Not only were nurses who were incumbents in organizations making less than the staff they were training, notes Boston-Leary, but also agency nurses were making a lot more than they were. “That created this untenable situation where many nurses rallied,” some striking or entering new bargaining agreements.
“Now we’re in this place where there’s a reckoning point, and there is some making up that’s happening,” says Boston-Leary.
Nurses of color face challenges when it comes to salaries. “The difference is that many nurses of color don’t get the opportunities to climb the career ladders as quickly as their white counterparts,” says Boston-Leary. “That in itself presents a salary discrepancy.

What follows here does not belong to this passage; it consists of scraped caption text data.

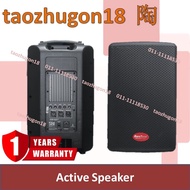 BareTone (MAX10HD) 10'' Active Professional Speaker 10 Inch ADO12
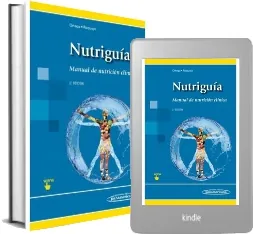 Descargar «Nutriguia. Manual de Nutricion Clinica, 2da. Ed.» libro gratis 610 páginas | Rosa María Ortega + eBook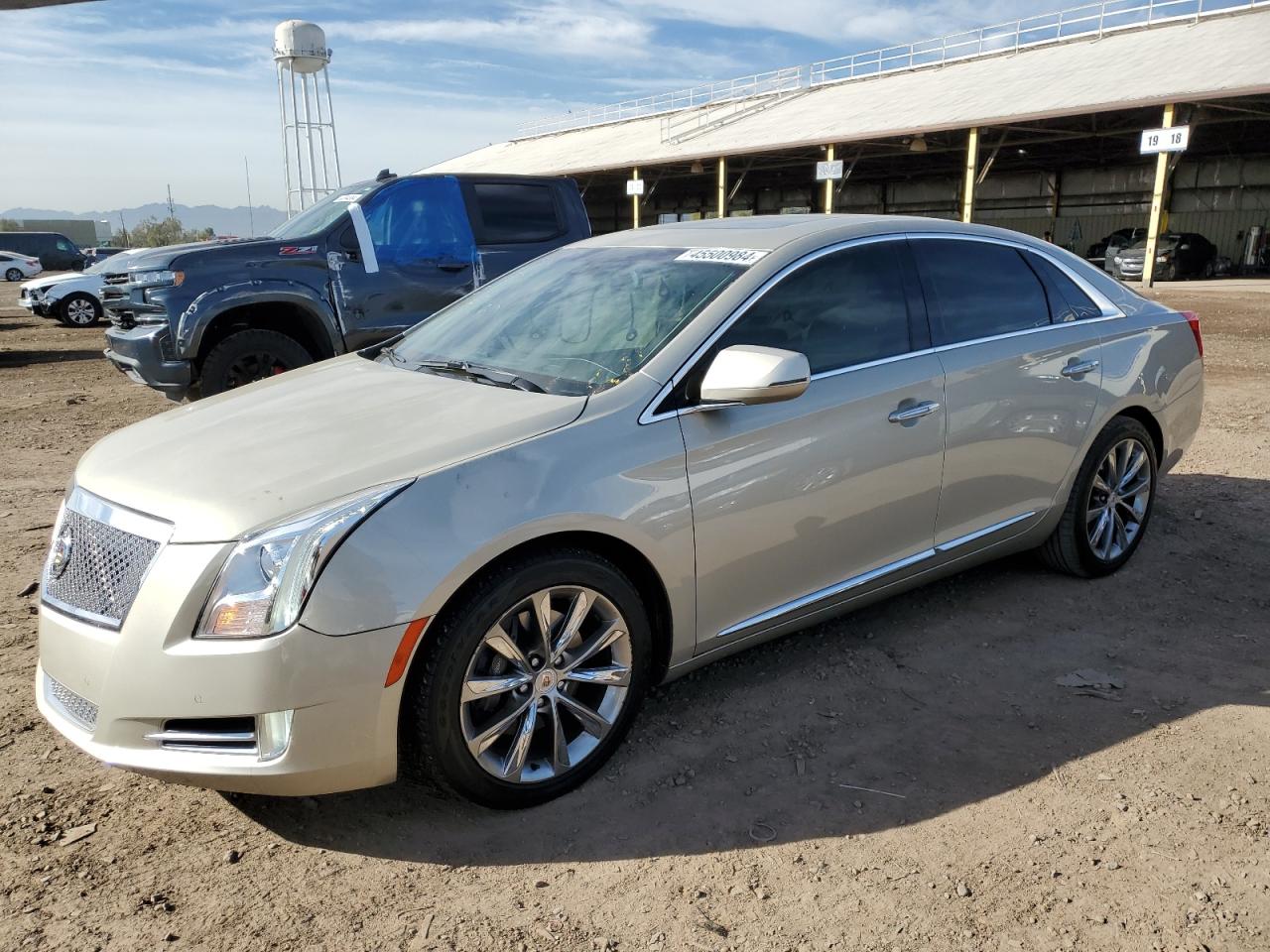 cadillac xts 2013 2g61p5s30d9237588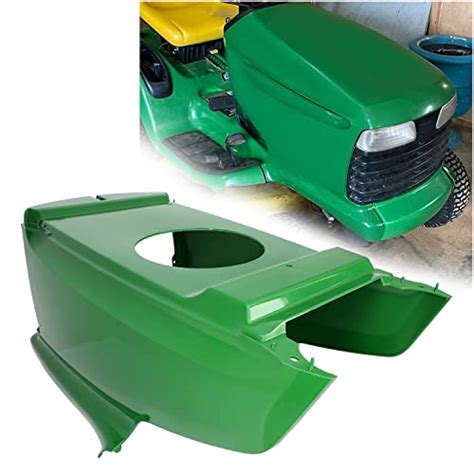 I Tested The Ultimate Upgrade For My John Deere Lt166 The Hood You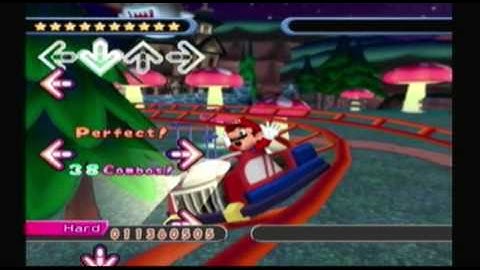 Dance Dance Revolution Mario Mix - Part 5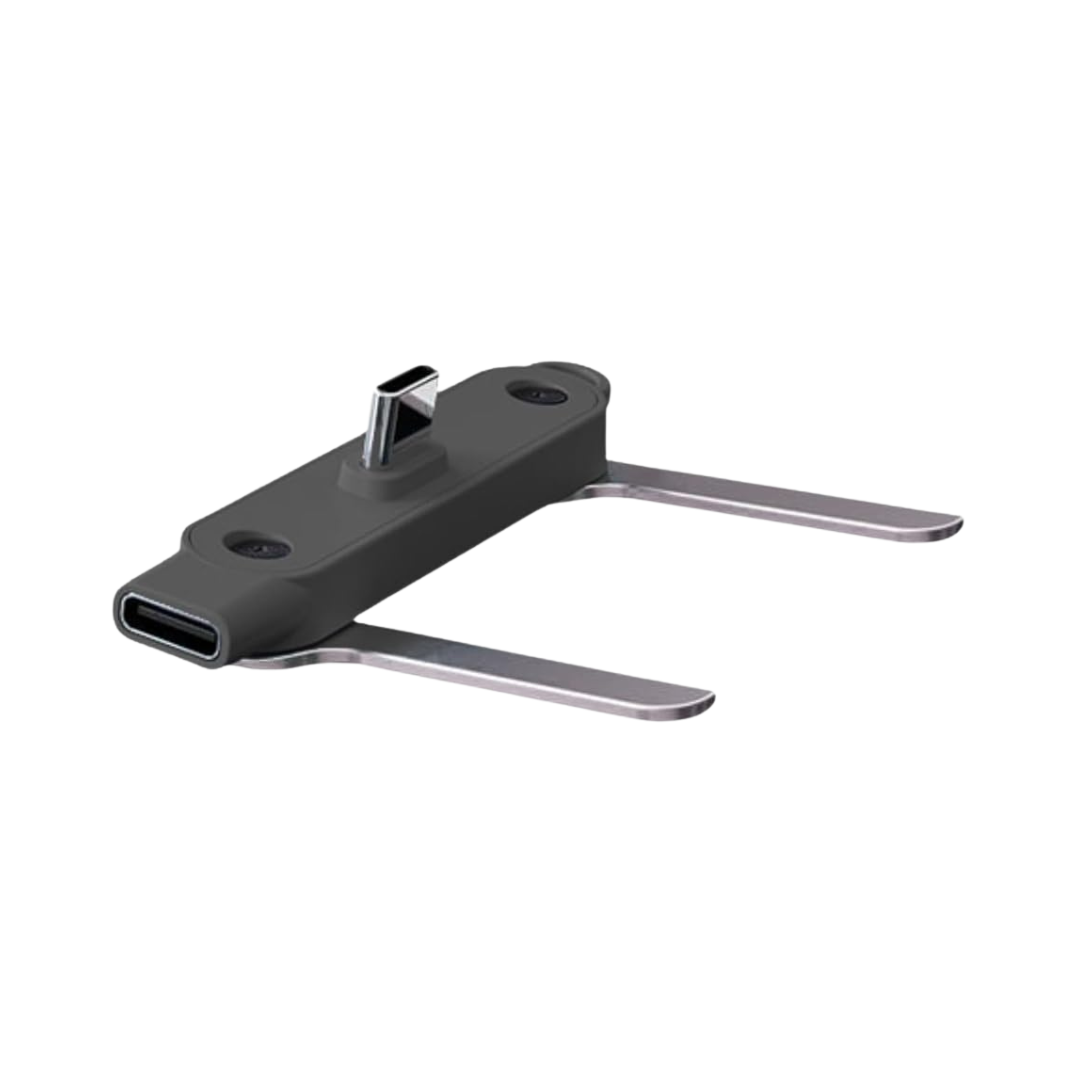 Cable de Carga con Soporte Plegable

And there are many more minoritized nurses with multiple degrees and academic achievements that are not in leadership roles compared to their white counterparts with lesser credentials.”
Organizations have had the reluctance to track such data as turnover for nurses of color and nurse satisfaction by race, notes Boston-Leary. “There’s been an unwillingness over the years to look at that because when you look at it, you must deal with it. That is starting to change, but we’re still not fully there.”